__Instructions to follow__
Skip the pictures and return every entry exactly as written.

Captioned web image data
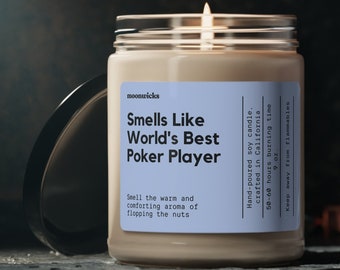 Smells Like World's Best Poker Play Soy Wax Candle, Funny Poker Gift, Gift For Poker Player, Poker Husband, Poker Lover Gift, 9oz. Candle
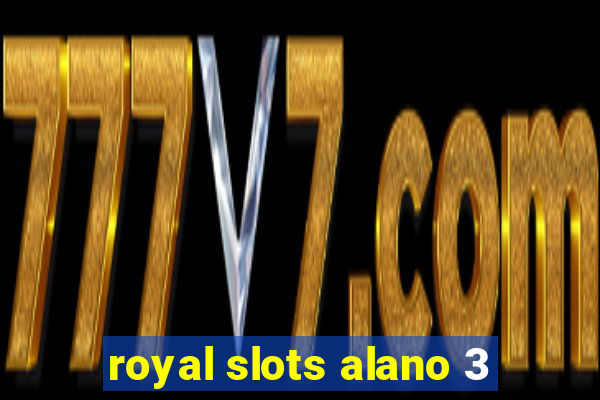 royal slots alano 3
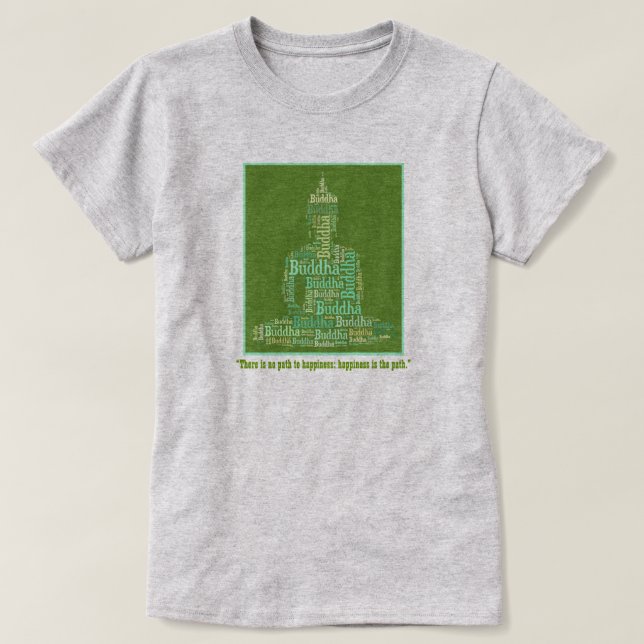 GLÜCKLICHKEIT IST DAS PFAD-Buddha-Zitat T-Shirt (Design vorne)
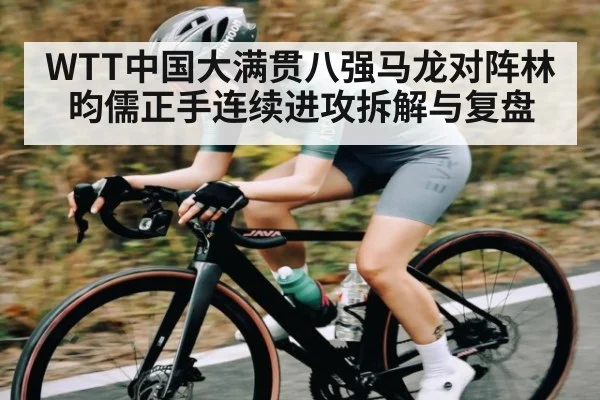 WTT中国大满贯八强马龙对阵林昀儒正手连续进攻拆解与复盘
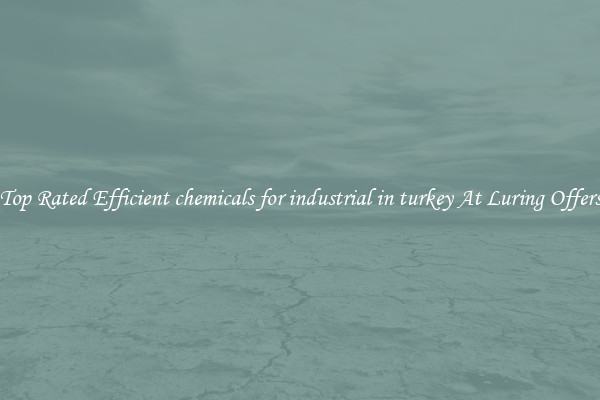Top Rated Efficient chemicals for industrial in turkey At Luring Offers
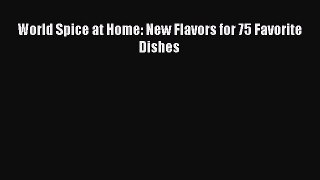 [DONWLOAD] World Spice at Home: New Flavors for 75 Favorite Dishes  Full EBook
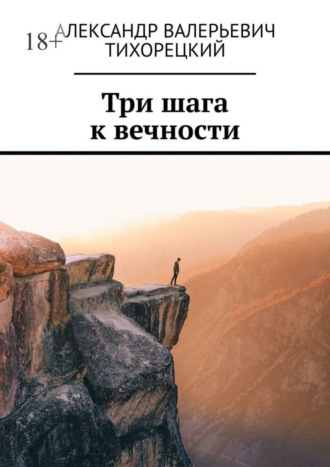 Три шага к вечности. Александр Валерьевич Тихорецкий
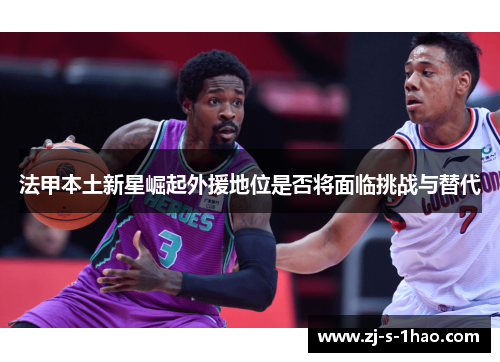 法甲本土新星崛起外援地位是否将面临挑战与替代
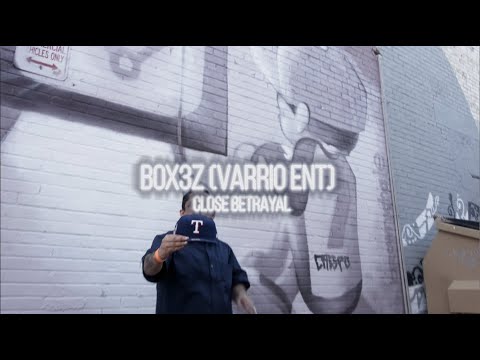 Box3z Varrio Ent "CLOSE BETRAYAL" | Shot By @fettifilmz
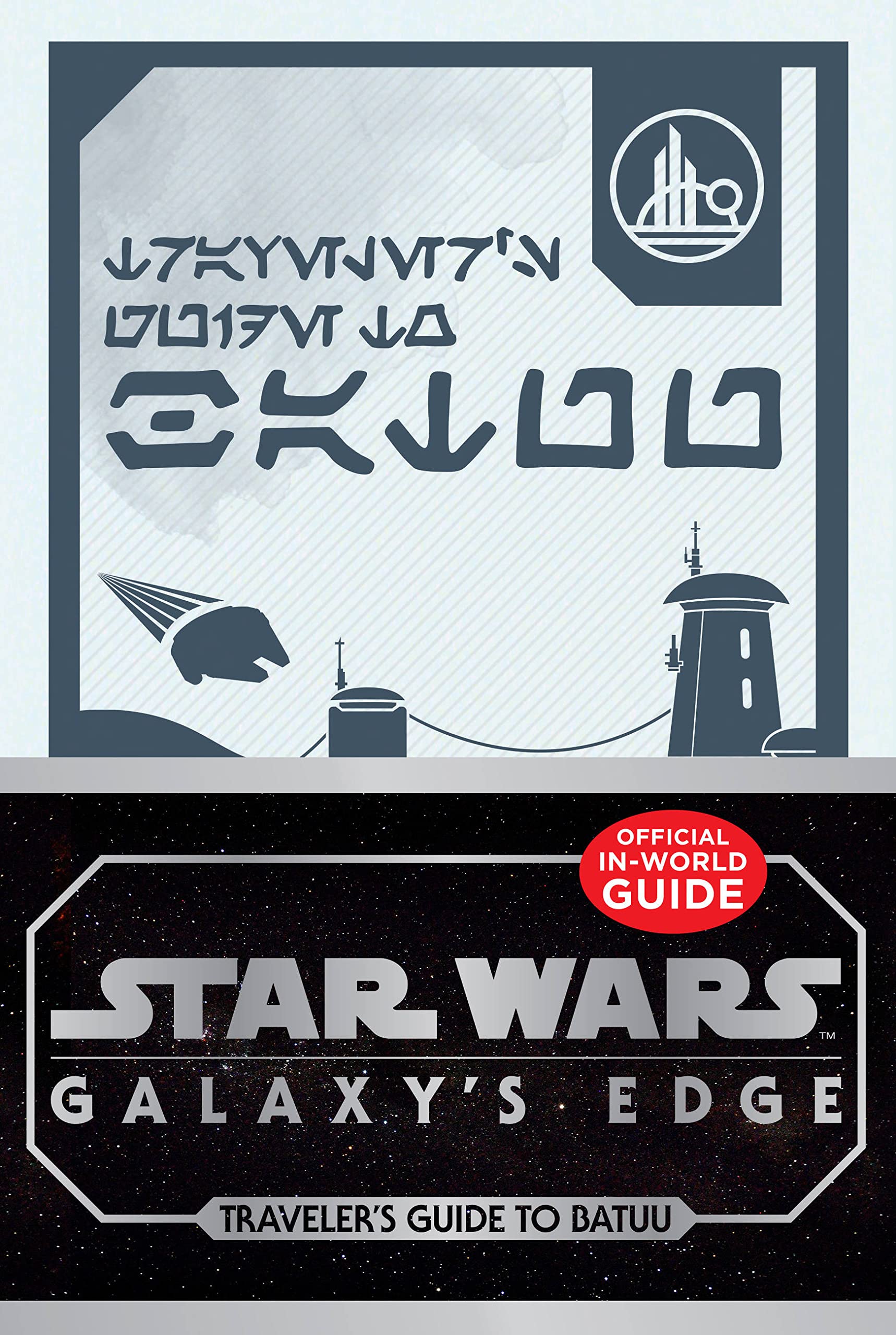 Traveler's Guide to Batuu: Black Spire Outpost and Beyond (Star Wars Galaxy's Edge) Film, Art & Culture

__Solved problem__
 Smells Like World's Best Poker Play Soy Wax Candle, Funny Poker Gift, Gift For Poker Player, Poker Husband, Poker Lover Gift, 9oz. Candle
 royal slots alano 3
 GLÜCKLICHKEIT IST DAS PFAD-Buddha-Zitat T-Shirt (Design vorne)
 WTT中国大满贯八强马龙对阵林昀儒正手连续进攻拆解与复盘
Top Rated Efficient chemicals for industrial in turkey At Luring Offers
 [DONWLOAD] World Spice at Home: New Flavors for 75 Favorite Dishes  Full EBook
 Три шага к вечности. Александр Валерьевич Тихорецкий
 法甲本土新星崛起外援地位是否将面临挑战与替代
 Box3z Varrio Ent "CLOSE BETRAYAL" | Shot By @fettifilmz
 Traveler's Guide to Batuu: Black Spire Outpost and Beyond (Star Wars Galaxy's Edge) Film, Art & Culture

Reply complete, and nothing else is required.